Мулат ничего не ответил, он молча смотрел на Длинного, и нехорошим был взгляд.
— Чего? — ухмыльнулся Длинный. — Никак заело?
— Напрасно ты оскорбляешь меня, — медленно сказал Мулат, — я приношу своим врагам несчастье.
— Ладно, ладно, — ответил Длинный, — это ты нашего сосунка запугивай, на него, может, и подействует, но не на меня, понял?
— Смотри не пожалей потом, — сказал Мулат.
— Катись ты, черномазый, знаешь куда? — заорал вдруг Длинный. — Выискался тут командир — мешок с дерьмом. Чего ты из себя корчишь?
— Я тебя предупредил, — медленно сказал Мулат, — смотри не пожалей.
— «Пожалей»! Смотри, как бы сам не пожалел, — кипятился Длинный. — Знаю я тебя: пристрелить безоружного или важничать перед заложниками — вот тут ты герой…
— Заткнись, верблюд! — заорал и Мулат. — Командую я, а не ты — вот потому тебя и корежит. И если будешь мешать, застрелю как собаку. Или любой другой член команды по моему приказу. За неповиновение во время операции — смерть.
— Эй, хватит вам орать, — к ссорящимся подошла девица. — Лучше иди к заложникам, — обратилась она к Мулату. — Посол хочет говорить с тобой.
— Со мной? О чем?
— Он не сказал, что лично с тобой, — он хочет говорить со старшим.
Длинный хмыкнул и сплюнул на пол.
— Хорошо, — сказал Мулат, — сейчас иду. А ты, — он обратился к Длинному, — займись, будь добр, сигнализацией. Вот схема.
— Иди, иди, — процедил вдогонку Длинный.
Мулат ничего не ответил — то ли действительно не расслышал, то ли решил промолчать.

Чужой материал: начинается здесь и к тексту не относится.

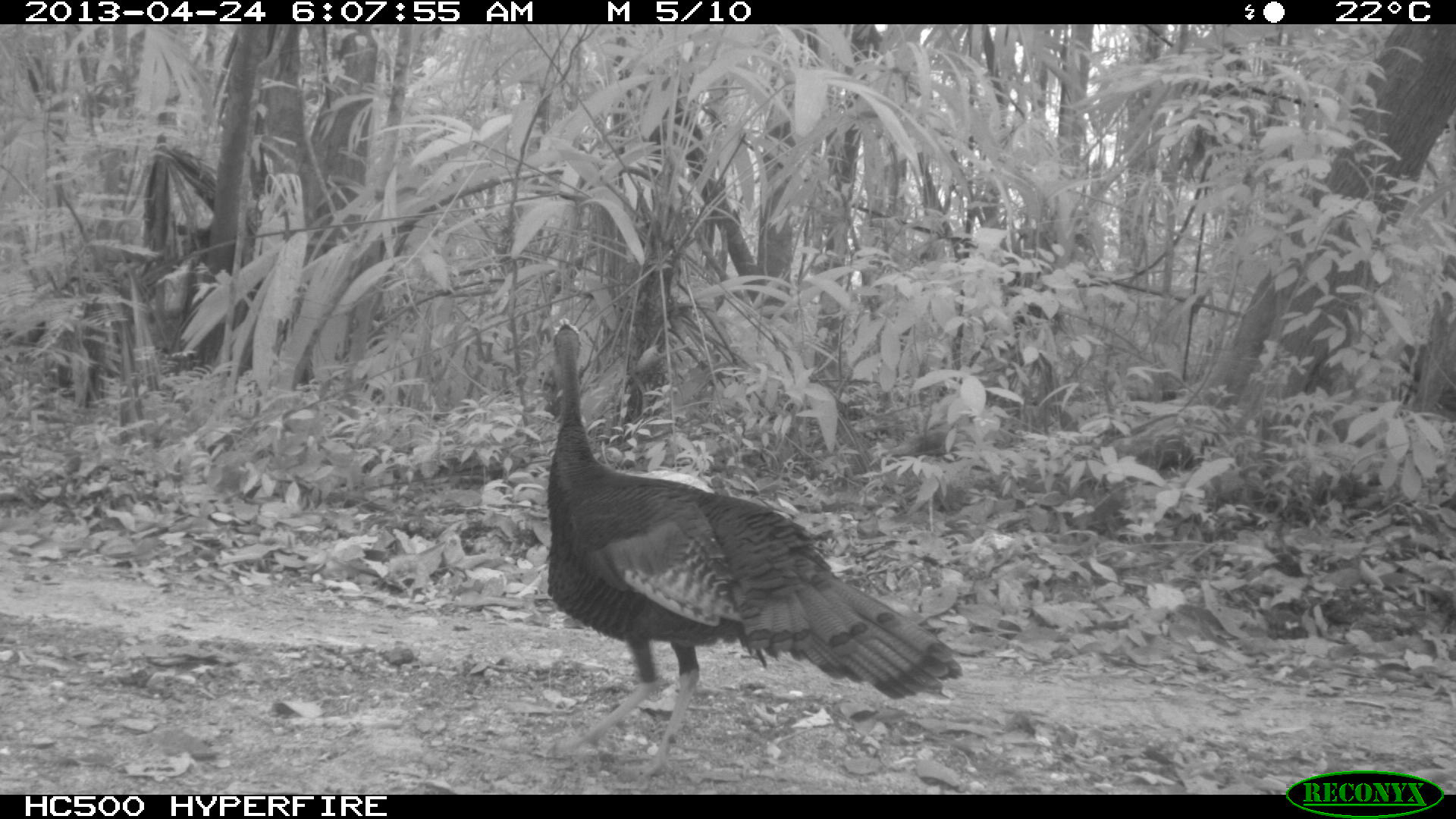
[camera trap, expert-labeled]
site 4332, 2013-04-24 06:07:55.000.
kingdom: Animalia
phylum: Chordata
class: Aves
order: Galliformes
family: Phasianidae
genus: Meleagris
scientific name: Meleagris ocellata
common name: ocellated turkey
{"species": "Meleagris ocellata (ocellated turkey)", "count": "1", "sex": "male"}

В зале, где лежали заложники, навстречу ему поднялся со стула Малахольный:
— Посол хочет…
— Знаю, — оборвал его Мулат, — где он?
— Вон там, в середине, между женщиной и тем очкастым.
— Развяжи его.
Посол с трудом встал на ноги — Малахольному пришлось поддержать его. Мулат сделал послу знак следовать за ним, и они вышли из зала. Обратно вернулись минут через пятнадцать, после чего Мулат распорядился всех развязать, разрешить короткую разминку и группами по два-три человека, не больше, конвоировать в туалет. Желающим пить — принести воду. После чего связать всех снова. Впрочем, они могут себе принести большой ковер, не так жестко будет валяться на паркете. Раздача еды вечером, благо в посольских холодильниках запасы хорошие. Во время отдыха врач может осмотреть тех, у кого есть жалобы, дать лекарства.
Из зала Мулат направился в приемную посла, убедился, что наружные телекамеры работают исправно и все, что происходит вокруг, великолепно видно на экранах. Мышь не проскочит незамеченной.
— А как стемнеет, включим прожекторы, — сказал он.
— Чего от тебя хотел посол? — поинтересовался Щербатый.